Houve também erros nos projetos contemplados no TAC, que poderiam ter sido corrigidos, e falta de maturidade do próprio mercado para entender onde todos poderiam ganhar. Perderam todos. As multas milionárias, que poderiam virar investimento, já estão sendo desidratadas na Justiça. Em julho deste ano, a Anatel viu-se obrigada, por decisão judicial, a reduzir, de R$ 211 milhões para R$ 12 milhões, multa aplicada à Telefônica, em 2010, pelo descumprimento de obrigações previstas no Regulamento do Serviço Telefônico Fixo Comutado (RSTFC).

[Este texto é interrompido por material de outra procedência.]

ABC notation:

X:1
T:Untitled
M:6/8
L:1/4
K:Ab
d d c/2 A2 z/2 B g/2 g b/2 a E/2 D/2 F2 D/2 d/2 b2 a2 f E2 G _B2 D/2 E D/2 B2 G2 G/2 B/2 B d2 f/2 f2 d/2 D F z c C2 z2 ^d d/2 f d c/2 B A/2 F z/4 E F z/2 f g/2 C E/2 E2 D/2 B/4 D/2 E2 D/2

Sem mudança de mentalidade, sem um novo entendimento, sem que seja desenhada a partitura para uma nova música, o risco é de que a regulamentação do PLC 79, se ele for aprovado pelo Congresso Nacional, reproduza a novela do TAC. Até porque toda a precificação dos bens reversíveis pela Anatel terá que ter a chancela do TCU. E em seus relatórios sobre o tema, o Tribunal vem acusando a Anatel de, ao longo dos anos, ter sido negligente com essa questão.
Navarro entende que os trabalhos poderão evoluir num bom caminho. Acredita que o novo governo que tomará posse em janeiro de 2019, qualquer que seja ele, terá legitimidade para enfrentar os muitos desafios impostos por uma economia em crise e por uma sociedade com muitas demandas. Entre eles, vencer algumas das barreiras do setor de telecomunicações, por ele ser vital para permitir que a economia dê saltos de produtividade.
Mas, apesar de otimista, admite que a Telefônica está se preparando para fazer o enfrentamento em 2025, quando termina o prazo das concessões de telefonia fixa. “Se não tiver um acordo em torno de um projeto público, a situação será muito complexa”, pondera. Felix, da Claro Brasil, diz que não gosta nem de imaginar o impasse que pode surgir em torno das frequências: “Você já imaginou se uma operadora devolve a frequência e no novo leilão fica sem? Como vai atender seus assinantes?”